成績開示は有料(平成30年度:800円)ですので、希望する場合には、検定料と一緒に料金を納付しましょう。成績の開示は、次年度の4月下旬に、書留郵便で郵送されます。

4「検定料・成績開示手数料」を納付する
納付場所
郵便局・銀行(各「払込書」の裏面を確認のこと) 
※ 金額は全て平成30年度のもの
受験科目数 成績開示 納付金額
3教科以上 希望する 18,800円
希望しない 18,000円
2教科以下 希望する 12,800円
希望しない 12,000円
納付時の注意点
  • はじめに2教科以内の受験として出願し、あとから3教科以上の受験に変更することはできません。逆に、3教科以上で出願した人が2教科受験に変更することはできますが、その場合の返金はありません。
  • お金を振り込んだら、「検定料受付証明書」に受領日付スタンプが押されていることを必ず確認しましょう。検定料受付証明書は、「志願票」に貼付して出願します。
  • 「払込書」には、必ず入学志願者本人の氏名を記入します。
  • 検定料を納付せずに「志願票」のみを提出しても、受理されません。
  • 成績開示手数料を納付せずに、成績開示を希望することはできません。
5「志願票」を作成する

必ず本人自筆で、黒または青のボールペンで記入します。誤って記入した場合は、誤記入部分に二重線を引き、余白部分に訂正します。修正印は必要ありません。また、修正液は使用できません。
高校生は、「志願票」の「現住所」の欄は記入しません。ただし、成績開示を希望する高校生は、現住所の記載が必要です。
記入漏れがないかを確認し、領収日付の入った「検定料受付証明書(「払込書」についているもの)」を所定欄に貼りつけます。

6「志願票」を提出する
出願期間
10月上旬

高校生は、各高校が指定する期日までに提出します。高卒生は、10月上旬の締切日までに、大学入試センターに配達記録郵便で郵送します。

7「確認はがき」が送られてくる
日程
10月下旬

「志願票」が正式に受理されたら、その登録内容を確認するためのはがきが、高校生は在学している高校に、高卒生・大検合格者・高認試験合格者等は、出願票に記入した現住所に送られます。
10月下旬までにはがきが届かない場合には、必ず大学入試センターに問い合わせましょう。はがきの内容を確認し、もし誤りがあった場合や、受験教科等の訂正が必要な場合は、「登録内容訂正届」と「確認はがきのコピー」を、高校生は在学している高校に、高卒生・大検合格者・高認試験合格者等は、大学入試センターに直接提出することで、変更することができます。

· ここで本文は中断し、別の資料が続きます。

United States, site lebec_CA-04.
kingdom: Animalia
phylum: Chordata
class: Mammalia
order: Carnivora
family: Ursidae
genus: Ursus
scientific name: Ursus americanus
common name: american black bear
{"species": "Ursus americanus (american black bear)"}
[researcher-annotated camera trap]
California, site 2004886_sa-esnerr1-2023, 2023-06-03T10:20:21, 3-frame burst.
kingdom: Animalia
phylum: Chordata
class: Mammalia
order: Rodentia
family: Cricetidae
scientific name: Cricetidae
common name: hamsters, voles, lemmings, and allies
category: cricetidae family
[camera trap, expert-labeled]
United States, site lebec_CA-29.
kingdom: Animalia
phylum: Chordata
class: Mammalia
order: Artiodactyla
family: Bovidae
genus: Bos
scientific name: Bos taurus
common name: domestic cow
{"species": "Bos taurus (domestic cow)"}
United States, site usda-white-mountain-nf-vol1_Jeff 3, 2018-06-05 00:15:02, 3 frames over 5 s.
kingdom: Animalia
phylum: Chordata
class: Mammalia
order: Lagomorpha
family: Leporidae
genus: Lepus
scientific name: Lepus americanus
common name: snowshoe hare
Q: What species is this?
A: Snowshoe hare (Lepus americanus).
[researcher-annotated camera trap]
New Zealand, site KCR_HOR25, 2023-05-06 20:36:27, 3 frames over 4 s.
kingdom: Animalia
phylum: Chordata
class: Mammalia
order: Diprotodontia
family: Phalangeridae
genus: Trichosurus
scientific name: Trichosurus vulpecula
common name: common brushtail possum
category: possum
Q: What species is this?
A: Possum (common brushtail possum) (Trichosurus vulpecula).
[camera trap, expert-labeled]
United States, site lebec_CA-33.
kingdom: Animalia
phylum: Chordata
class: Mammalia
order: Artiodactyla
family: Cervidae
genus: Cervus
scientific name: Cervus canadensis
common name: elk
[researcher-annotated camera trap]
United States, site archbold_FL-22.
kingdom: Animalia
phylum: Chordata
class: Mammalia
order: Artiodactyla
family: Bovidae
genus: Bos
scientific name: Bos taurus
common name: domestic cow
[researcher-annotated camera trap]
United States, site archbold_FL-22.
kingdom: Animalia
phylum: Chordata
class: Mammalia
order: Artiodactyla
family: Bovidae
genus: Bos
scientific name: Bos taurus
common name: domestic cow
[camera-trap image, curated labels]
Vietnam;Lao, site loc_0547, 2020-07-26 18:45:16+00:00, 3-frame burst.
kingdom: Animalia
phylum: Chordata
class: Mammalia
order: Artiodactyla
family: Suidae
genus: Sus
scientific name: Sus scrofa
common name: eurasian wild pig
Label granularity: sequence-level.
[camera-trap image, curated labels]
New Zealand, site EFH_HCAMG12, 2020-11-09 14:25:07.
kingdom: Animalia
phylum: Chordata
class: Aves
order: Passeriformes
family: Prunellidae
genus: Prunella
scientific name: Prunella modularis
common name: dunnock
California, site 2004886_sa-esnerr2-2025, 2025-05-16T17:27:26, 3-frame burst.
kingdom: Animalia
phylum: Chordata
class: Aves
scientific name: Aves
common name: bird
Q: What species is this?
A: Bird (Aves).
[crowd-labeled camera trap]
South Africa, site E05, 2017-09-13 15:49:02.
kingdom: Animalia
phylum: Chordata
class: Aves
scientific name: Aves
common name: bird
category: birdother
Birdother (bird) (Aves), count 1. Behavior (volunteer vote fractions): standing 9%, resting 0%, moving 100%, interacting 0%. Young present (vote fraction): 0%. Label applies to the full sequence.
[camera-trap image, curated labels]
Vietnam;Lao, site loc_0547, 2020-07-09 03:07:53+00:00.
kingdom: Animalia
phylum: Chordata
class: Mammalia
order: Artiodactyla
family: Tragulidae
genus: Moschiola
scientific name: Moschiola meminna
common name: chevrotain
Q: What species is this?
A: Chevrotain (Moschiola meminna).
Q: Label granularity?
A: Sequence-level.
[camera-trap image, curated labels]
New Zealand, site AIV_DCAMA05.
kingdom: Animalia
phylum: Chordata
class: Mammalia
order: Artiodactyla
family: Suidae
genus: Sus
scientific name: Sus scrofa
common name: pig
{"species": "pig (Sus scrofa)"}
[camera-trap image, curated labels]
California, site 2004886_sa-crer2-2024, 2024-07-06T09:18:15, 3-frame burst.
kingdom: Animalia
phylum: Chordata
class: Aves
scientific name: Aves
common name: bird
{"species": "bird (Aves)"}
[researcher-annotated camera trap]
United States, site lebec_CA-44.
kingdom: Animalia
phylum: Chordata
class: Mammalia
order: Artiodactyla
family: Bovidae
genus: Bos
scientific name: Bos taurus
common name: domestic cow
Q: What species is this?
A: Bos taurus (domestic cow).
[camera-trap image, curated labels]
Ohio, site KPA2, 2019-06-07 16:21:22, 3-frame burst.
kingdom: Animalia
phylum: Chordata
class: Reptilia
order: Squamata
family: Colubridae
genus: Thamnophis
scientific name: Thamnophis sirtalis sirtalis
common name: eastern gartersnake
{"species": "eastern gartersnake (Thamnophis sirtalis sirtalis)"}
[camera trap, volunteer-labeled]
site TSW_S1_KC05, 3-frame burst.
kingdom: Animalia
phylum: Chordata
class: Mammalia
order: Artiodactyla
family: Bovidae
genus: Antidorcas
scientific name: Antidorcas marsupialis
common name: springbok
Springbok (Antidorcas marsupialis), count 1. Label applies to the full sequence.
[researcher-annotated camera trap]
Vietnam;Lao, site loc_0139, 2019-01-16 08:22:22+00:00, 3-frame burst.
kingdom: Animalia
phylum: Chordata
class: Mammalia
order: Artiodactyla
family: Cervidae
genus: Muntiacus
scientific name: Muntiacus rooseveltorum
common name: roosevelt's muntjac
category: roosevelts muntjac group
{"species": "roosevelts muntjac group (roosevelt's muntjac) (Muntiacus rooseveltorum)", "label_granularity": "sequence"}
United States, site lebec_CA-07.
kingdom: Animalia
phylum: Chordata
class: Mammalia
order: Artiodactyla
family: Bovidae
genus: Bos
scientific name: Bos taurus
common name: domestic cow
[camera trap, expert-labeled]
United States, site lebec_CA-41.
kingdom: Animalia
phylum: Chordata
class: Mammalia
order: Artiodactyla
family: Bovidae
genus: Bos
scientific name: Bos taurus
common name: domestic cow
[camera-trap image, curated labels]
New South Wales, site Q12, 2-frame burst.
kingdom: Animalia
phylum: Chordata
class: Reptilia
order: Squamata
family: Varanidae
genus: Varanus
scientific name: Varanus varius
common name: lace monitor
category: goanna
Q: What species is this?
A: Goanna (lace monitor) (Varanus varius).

  • 訂正期間終了後は、受験教科・受験科目数の変更はできません。
8 国公立大2次試験募集要項を取り寄せる
日程
11月上旬~12月中旬

国公立大学は、2次試験の募集要項をこの時期に配布します。センター試験の結果によっては、受験校の変更が必要となる可能性もありますので、受験する可能性のある大学に関しては、年内に入手しておきます。

請求方法

2次試験の募集要項は、各国公立大学に請求し、郵送で取り寄せます。その際、郵送料のみ受験生の負担となり、募集要項そのものは原則として無料です。志望大学が近くにある場合には、直接大学に取りに行くこともできます。インターネットやテレフォンサービスなどで請求することもできます。

9「受験票」等が送られてくる
日程
12月上旬~中旬

「受験票」「写真票」「成績請求票」「成績開示変更届」が、高校生は在学している高校に、高卒生・大検合格者・高認試験合格者等は、出願票に記入した現住所に送られます。12月中旬を過ぎても届かない場合は、必ず大学入試センターに、再発行の申請を行いましょう。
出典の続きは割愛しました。